The OBBBA was signed into law on July 4, 2025. Amid the coverage of individual tax changes, four business-side provisions went relatively unnoticed — and they directly affect how product-based businesses handle capital expenditure, equipment purchases, R&D costs, and debt. Here is what changed, and what to discuss with your CPA before year-end.
Three Flows highlights the provisions most relevant to retail and e-commerce operators. This is not a complete interpretation of OBBBA, and it is not tax advice. Please consult your CPA for guidance specific to your situation.
The bill runs to hundreds of pages. Most of the coverage has focused on individual tax rates — the permanent extension of the 2017 brackets, the SALT deduction increase, new deductions for tips and overtime. Those matter for founders personally. But four provisions on the business side have a more direct effect on your operating cash flow and capital planning.
They share a common thread: each one removes a constraint that previously forced you to spread costs over multiple years when you would have preferred to take the deduction now. That distinction — year-one versus multi-year cost recovery — has a real compounding effect on a business still building its asset base.
| Provision | What changed | Effective from | Status |
|---|---|---|---|
| Bonus depreciation | 100% first-year deduction on qualifying business assets — permanently restored after a phase-down that would have reached 0% by 2027. | Assets acquired after Jan 19, 2025 | PERMANENT |
| §179 expensing | Increased annual cap for immediately expensing assets placed in service. More flexible than bonus depreciation — also covers certain used property and building improvements. | Assets placed in service after Dec 31, 2024 | INCREASED |
| R&D expensing | Domestic R&D costs can be expensed immediately again. A one-time election also allows immediate deduction of previously amortised R&D expenses from 2022–2024. | Retroactive | RESTORED |
| Business interest limitation | The §163(j) cap on deductible interest expense has been eased. More of your interest costs on inventory financing, equipment debt, or warehouse loans may now be deductible. | 2025 tax year | EASED |
Between 2017 and 2022, you could deduct 100% of a qualifying asset's cost in the year you placed it in service. That rate then began phasing down — 80% in 2023, 60% in 2024, 40% in 2025 — with nothing left by 2027. OBBBA permanently restores the 100% rate for assets acquired after January 19, 2025.
For a brand owner investing in warehouse racking, packaging equipment, forklifts, or technology hardware, the effect is straightforward: the full deduction is available in year one rather than spread across a five-to-seven year depreciation schedule. The planning certainty is arguably as valuable as the deduction itself — you can now model capex with a predictable tax treatment indefinitely.
Section 179 has always complemented bonus depreciation rather than duplicating it. Its coverage extends to certain used property, qualified improvement property (leasehold fit-outs, for example), and off-the-shelf software that bonus depreciation does not reach. OBBBA raises the annual limit above the prior $1.16M cap — your CPA can confirm exactly where it lands for 2025.

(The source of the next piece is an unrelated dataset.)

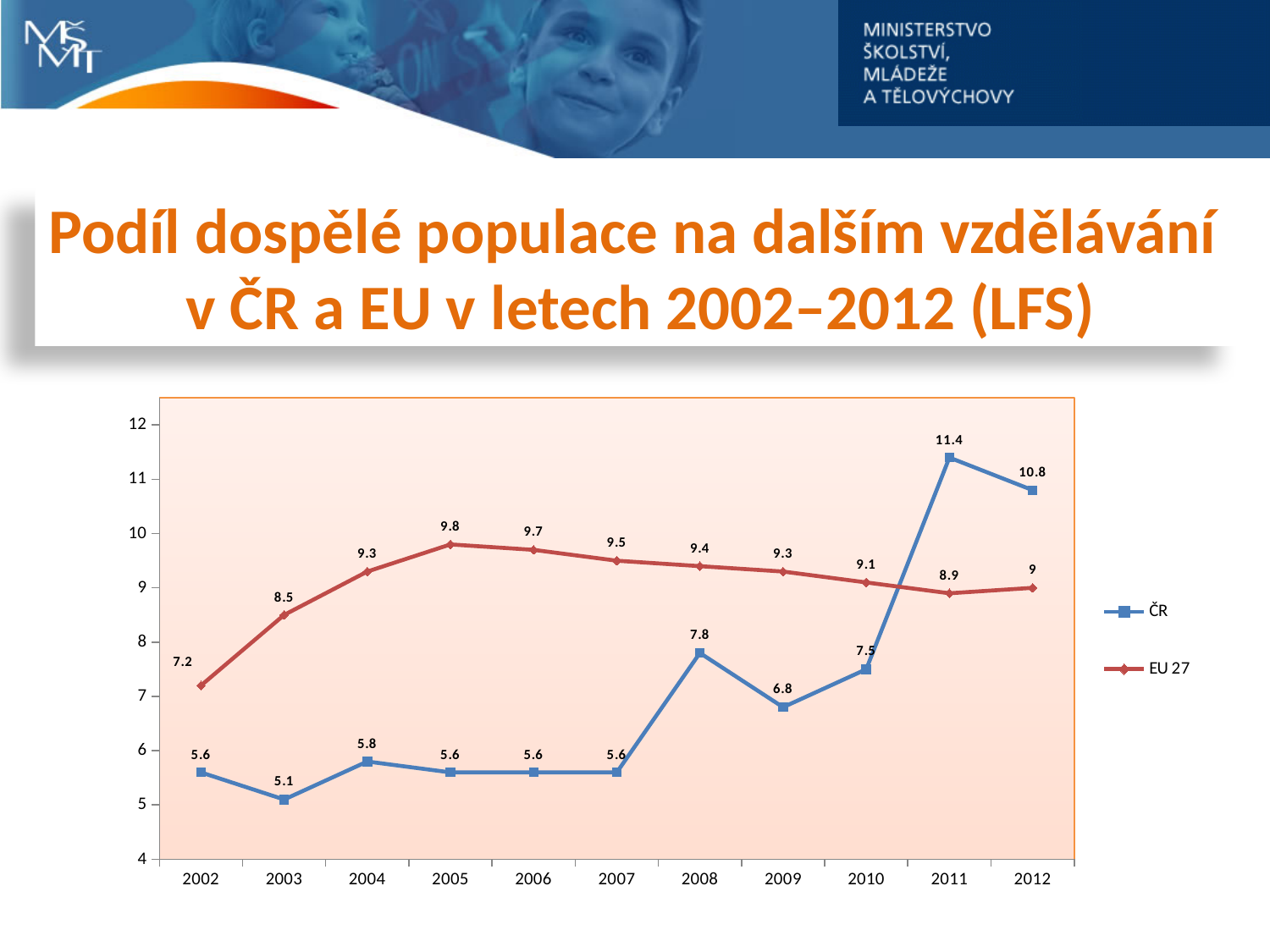
How many years are shown on the x axis? 11 In which year is the ČR value lowest? 2003 What is the value for EU 27 in 2005? 9.8 What is the value for ČR in 2003? 5.1 Which series has the larger value in 2010, ČR or EU 27? EU 27 In which year is the EU 27 value highest? 2005 What is the difference between the ČR and EU 27 values in 2012? 1.8 What type of chart is shown on the slide? line chart What is the value for ČR in 2011? 11.4 Which series is drawn in red? EU 27 How many series does the legend list? 2 Does the EU 27 series rise or fall from 2005 to 2011? fall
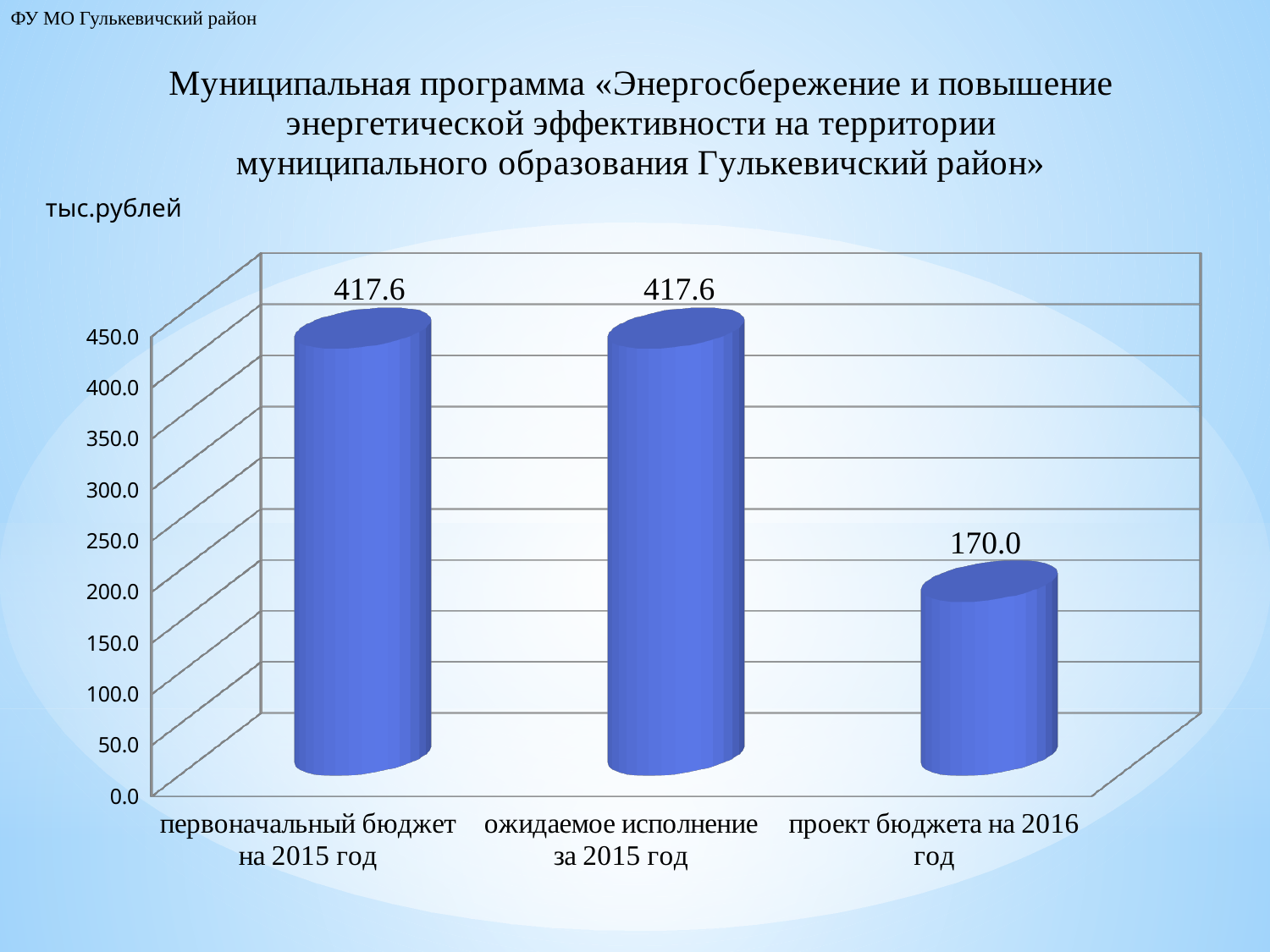
Is the value for «проект бюджета на 2016 год» greater or less than 200.0? less Which category has the lowest value? проект бюджета на 2016 год What is the value for «ожидаемое исполнение за 2015 год»? 417.6 How many categories are shown on the chart? 3 What is the value for «первоначальный бюджет на 2015 год»? 417.6 Is the value for «ожидаемое исполнение за 2015 год» greater or less than 400.0? greater What is the value for «проект бюджета на 2016 год»? 170.0 Which is larger: «первоначальный бюджет на 2015 год» or «проект бюджета на 2016 год»? первоначальный бюджет на 2015 год Do the values rise or fall from the first category to the last? fall What kind of chart is shown on the slide? bar chart What is the difference between «ожидаемое исполнение за 2015 год» and «проект бюджета на 2016 год»? 247.6 What unit is indicated above the chart? тыс.рублей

The practical distinction between the two is strategic: §179 lets you choose which assets to expense and in what amounts, useful when you want to target a specific taxable income level rather than simply maximising deductions in a given year.
This one has a history. A provision in the 2017 Tax Cuts and Jobs Act — which took effect in 2022 — required domestic R&D costs to be amortised over five years rather than expensed immediately. For brands investing in product development, tooling design, or process improvement, this created a genuine cash-flow problem: the money went out now, but the tax benefit arrived in small instalments over five years.
OBBBA restores immediate expensing. More notably, it includes a one-time election to immediately deduct R&D costs that have been sitting on a five-year amortisation schedule since 2022. If you have been carrying those balances, this election could pull forward a meaningful deduction into the current tax year. This warrants a specific conversation with your CPA before December 31.
Since 2018, §163(j) has capped the deduction for business interest expense at a percentage of adjusted taxable income. The mechanics are technical, and how depreciation interacts with the formula has been a persistent source of friction — particularly for capital-intensive businesses carrying significant debt.
OBBBA eases the limitation. The precise impact depends on your structure and how your interest is categorised, but the direction is clear: a larger share of your interest expense should now be deductible. If you finance inventory, carry warehouse debt, or hold equipment on credit, this is worth modelling with your accountant.
None of these provisions demand action before a hard deadline in the way that an expiring credit would. But two things are worth doing before the year closes:
💡 The most common mistake is treating these provisions as items to note and revisit at tax time. The value — especially on the R&D side — is in the planning before the filing, not in the filing itself.
Check each off as you work through them before year-end.
Three Flows is an e-commerce operations consultancy, not a tax advisory firm. OBBBA contains many additional provisions beyond the four covered here. Your CPA is the right person to interpret how these rules apply to your specific structure and circumstances.